# Work to do
Rewrite the rows starting at the line that contains "Observing this image, examining" and ending at the last row, changing "railway track" to "train track" and leaving everything else as it is.

###

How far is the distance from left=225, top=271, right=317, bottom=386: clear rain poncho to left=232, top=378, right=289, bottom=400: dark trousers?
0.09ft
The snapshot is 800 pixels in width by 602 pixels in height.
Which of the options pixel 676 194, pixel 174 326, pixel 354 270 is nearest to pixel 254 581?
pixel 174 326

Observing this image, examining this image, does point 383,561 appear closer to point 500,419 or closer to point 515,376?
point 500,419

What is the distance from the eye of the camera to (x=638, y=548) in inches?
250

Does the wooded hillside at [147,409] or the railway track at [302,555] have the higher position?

###

# In response
Observing this image, examining this image, does point 383,561 appear closer to point 500,419 or closer to point 515,376?
point 500,419

What is the distance from the eye of the camera to (x=638, y=548) in inches?
250

Does the wooded hillside at [147,409] or the train track at [302,555] have the higher position?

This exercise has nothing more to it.